Task statement
Copy every one of the entries below word for word, leaving out the pictures.

(Short descriptive captions)

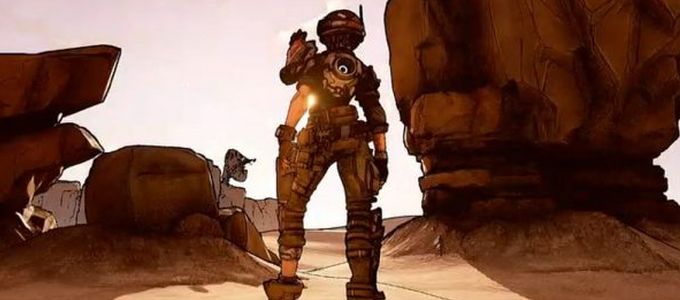 Az elsõ Borderlands 3 képek?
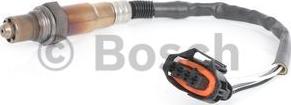 BOSCH 0 258 006 172 - Lambda zonde adetalas.lv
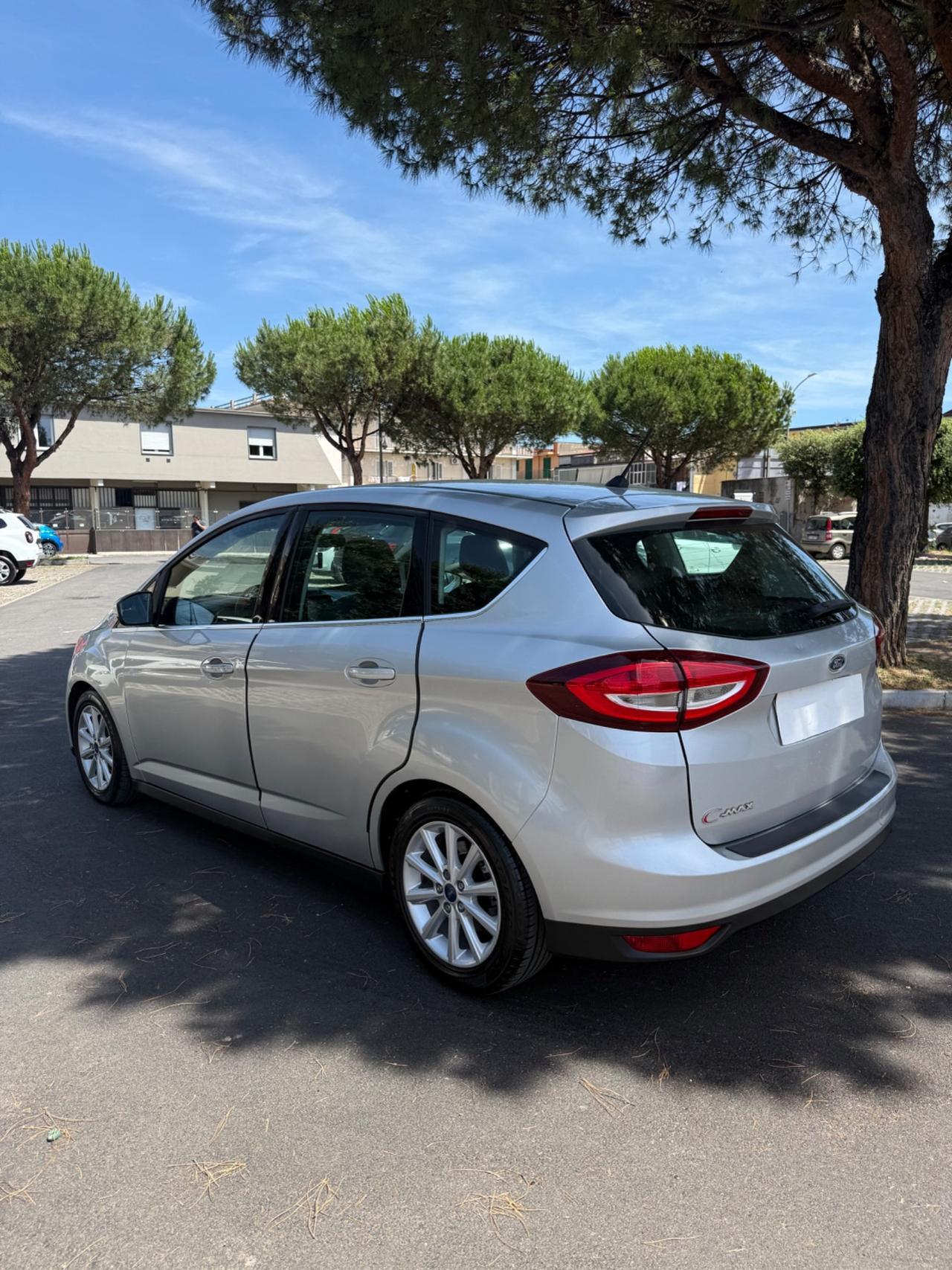 Ford C-Max C-max 1.6 Diesel 120cv
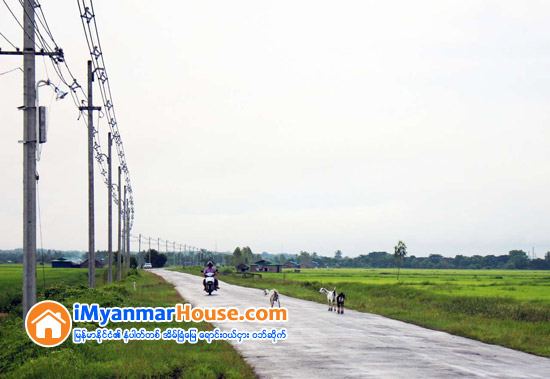 ရန္ကုန္ၿမိဳ႕သစ္ လမ္းေၾကာင္းကြန္ရက္ ကနဦးစီမံကိန္းမ်ားကုိ တ႐ုတ္ကုမၸဏီ အကူအညီျဖင့္ ျပင္ဆင္ေရးဆြဲေနဟုဆုိ - Property News in Myanmar from iMyanmarHouse.com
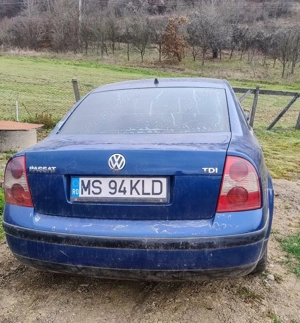 Vând passat sau dezmembrez  - imagine 5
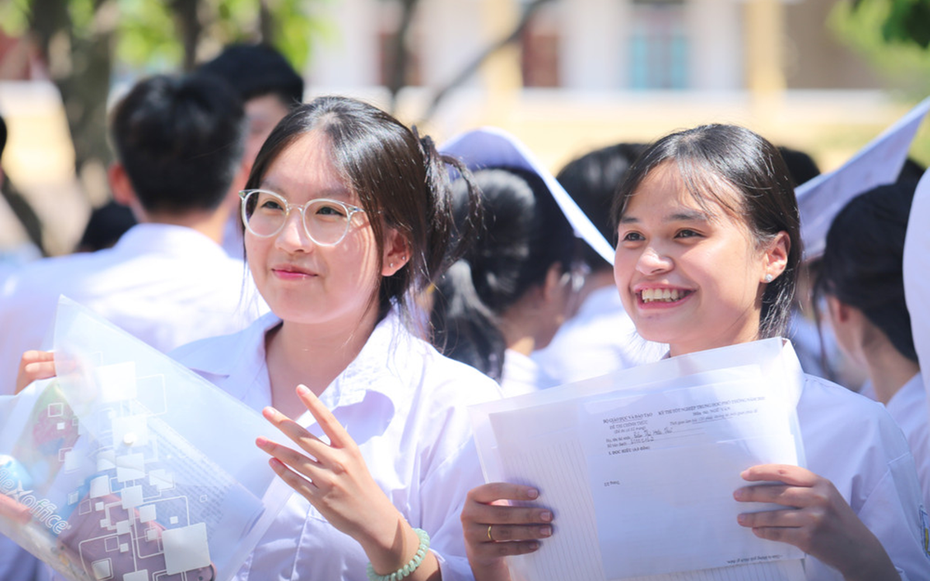 Nhiều trường đại học xét tuyển bổ sung 2025, có trường 15 điểm đã đỗ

Your response
 Az elsõ Borderlands 3 képek?
 BOSCH 0 258 006 172 - Lambda zonde adetalas.lv
 Ford C-Max C-max 1.6 Diesel 120cv
 ရန္ကုန္ၿမိဳ႕သစ္ လမ္းေၾကာင္းကြန္ရက္ ကနဦးစီမံကိန္းမ်ားကုိ တ႐ုတ္ကုမၸဏီ အကူအညီျဖင့္ ျပင္ဆင္ေရးဆြဲေနဟုဆုိ - Property News in Myanmar from iMyanmarHouse.com
 Vând passat sau dezmembrez  - imagine 5
 Nhiều trường đại học xét tuyển bổ sung 2025, có trường 15 điểm đã đỗ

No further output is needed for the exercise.